■ Passage
━━━━

In my experience, the stories are real. Our entire company was offline for a day when our central storage server quit accepting writes despite having over 50% free space. That's when I learned the hard way about the data/metadata split (something I was aware of but wasn't exactly top of mind) and BTRFS balance. You can certainly say it was my fault for not reading ALL the documentation before using BTRFS, and I'd find it hard to disagree, but any other filesystem wouldn't have had this problem.
I can't speak to if there are other foot-guns waiting around or how common problems like this are because we migrated back to FreeBSD and ZFS shortly after that experience. I do know they have since updated BTRFS to make that scenario less likely (but still not impossible).
Btrfs is the C++ of file systems: it’s powerful and works for a great many people. But the tooling is intimidating to new comers and unless you know exactly what you’re doing, it’s a ticking time bomb due to the plethora of foot guns and hidden traps.
This is why some people claim to have success with it while a great many other people, rightfully, claim it’s not yet ready for prime time.
ZFS, on the other hand, has not only protected me against failing hardware but it also has sane defaults and easy to use tooling thus protecting me against my own stupidity.
We expect filesystems to work robustly. We do not expect them to fail after an arbitrary time interval merely by being used. Even terrible filesystems like FAT don't do that. They might get fragmented and slow, but they don't just stop. I find it incredible that this is often minimised by people; it's a complete show-stopper irrespective of the other problems Btrfs has.
I made exactly the same migration you did. ZFS has been solid, and it does exactly what it says on the tin.
My guess is this (compared to ZFS): With a CoW-file system like btrfs you have to problem that you need new file system space to delete something. This is problematic if the file system is full and you want to be able to write to it again by deleting something. ZFS solved this by just saying one can only fill a file system to 90% usage. At some point they even decreased this (during upgrade) and I had the issue that I couldn't write to the ZFS file system because this was lowered.

━━━━

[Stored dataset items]
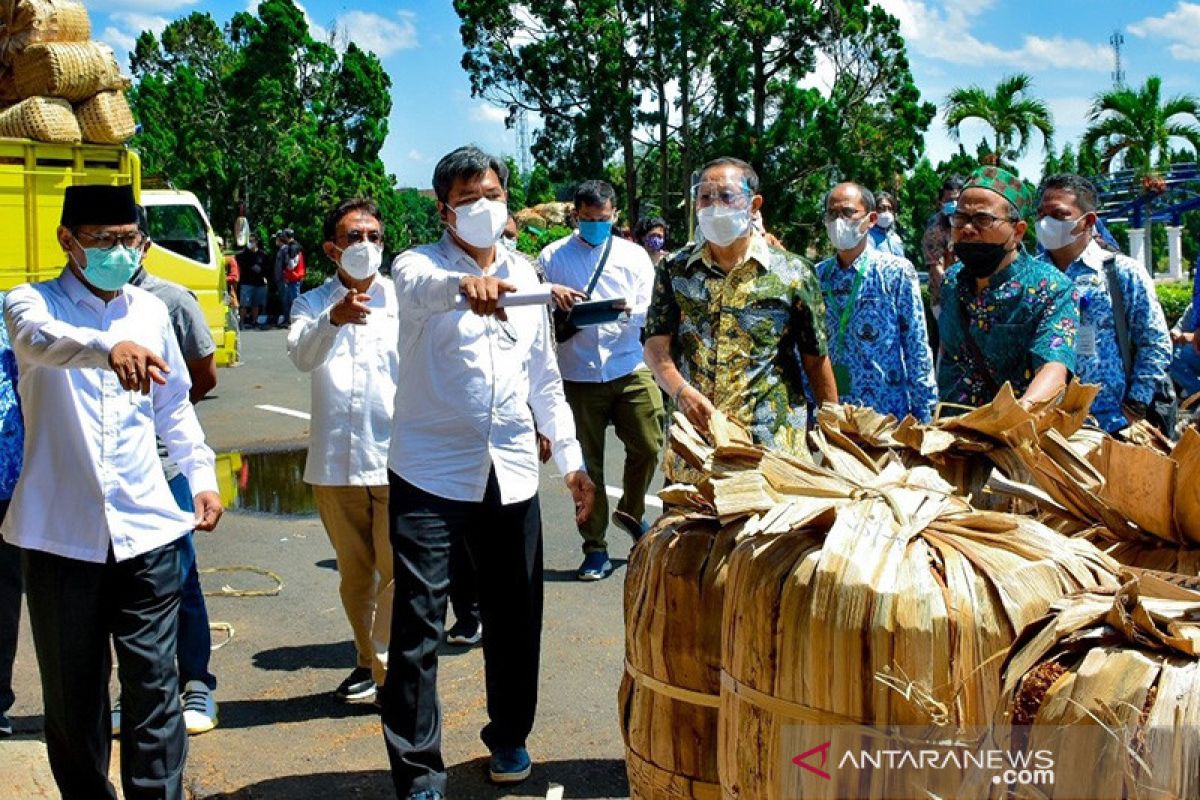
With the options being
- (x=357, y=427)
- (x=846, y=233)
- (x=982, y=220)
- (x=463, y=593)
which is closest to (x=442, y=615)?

━━━━

■ What to work on
A – How would you translate the sentence "We expect filesystems to work robustly." from the filesystem discussion into Spanish?
B – Can you print the part of the filesystem discussion that begins at the words "My guess is" and stops after "this was lowered."?

■ Answers given
A – Esperamos que los sistemas de archivos funcionen de manera robusta.

B –
My guess is this (compared to ZFS): With a CoW-file system like btrfs you have to problem that you need new file system space to delete something. This is problematic if the file system is full and you want to be able to write to it again by deleting something. ZFS solved this by just saying one can only fill a file system to 90% usage. At some point they even decreased this (during upgrade) and I had the issue that I couldn't write to the ZFS file system because this was lowered.